Because of the varying nature of scripts in each cycle, the organization of theoretical work can at times be confusing. Some chapters seem to be based on a target and the various scripts told about the target, such as the chapters on French people and lawyers; other chapters appear to focus on open-ended cycles that contain various scripts and targets within, such as Chapter One. The difference in argument organization within chapters can be disorienting; however, Davies provides excellent transitions between topics that allow for flow of ideas and engagement with text. Appropriately placed quips and a humorous tone also allow the reader to connect with the material.
Davies also provides a wealth of jokes in the text sourced from folklore archives and the Internet. Examples illustrate his arguments about specific targets, but also raise questions about how targets work within jokes. The position of “target” is not always clear; in particular, in those jokes where the main target is compared to another group, the compared group is also a target. For example, jokes that condemn men for being effeminate imply that femininity is not as valued as dominant conceptions of masculinity. The same could be said about stupidity jokes comparing a target with a group perceived to be in low-esteem. Examining the secondary or silent target is an area that could be expanded upon in the future.
Throughout the text Davies asserts that jokes do not affect societies; they “are not a moral enterprise” (266). The most dramatic example appears in the chapter on Soviet jokes: “Ideologies kill. Jokes do not” (211). These contentious statements confront the reader with a serious question: do jokes only reflect contemporary socio-political conditions of a society, or do they also affect that society’s conditions? Are the jokes that folklorists collect mere artifacts of culture or agents of culture? Davies firmly believes jokes do not affect society and is quick to dismiss those who consider jokes to have a constitutive power. His claim, however, is contradicted in the very examples provided in the text; jokes that cast homosexuality in a negative light, for example, perpetuate and reinforce dominant regimes of gender. These jokes are based on perceived incongruities of “moral” matters; judgment is not suspended (266), but makes the basis of the joke. The work of many scholars (Dundes 1987; Hengen 1998; Oring 2003; Gilbert 2004) illustrates the significance and consequence of jokes and humour, casting jokes in a much broader light than Davies’ metaphor of jokes as thermometers. Davies further contradicts himself on the matter when he lists the ways in which he personally uses humour, providing examples of jokes used to make political statements (267).

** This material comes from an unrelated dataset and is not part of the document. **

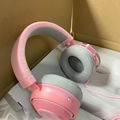 Razer Kraken Pro V2 Gaming Headset Pink Color 6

Surely, jokes can be both thermometers and thermostats. Folklorists can expand upon Davies’ work by continuing to study the specific contexts in which jokes are told to provide insight into how jokes are a part of ideology. Further, in analyzing these cycles as social facts, another productive question to ask is how the societies from which the cycles originate organize them as opposed to scholars’ grouping of cycles. Though this text is somewhat disappointing in its organization of theoretical work, Davies continues to impress with the depth of his knowledge on jokes and targets.
Parties annexes
References
- Dundes, Alan. 1987. Cracking Jokes: Stories of Sick Humor Cycles and Stereotypes. Berkeley: Ten Speed Press.
- Gilbert, Joanne R. 2004. Performing Marginality: Humor, Gender, and Cultural Critique. Detroit: Wayne State UP.
- Hengen, Shannon. (ed) 1998. Performing Gender and Comedy: Theories, Texts, and Contexts. Amsterdam: Gordon and Beach.
- Oring, Elliot. 2003. Engaging Humor. Urbana: University of Illinois Press.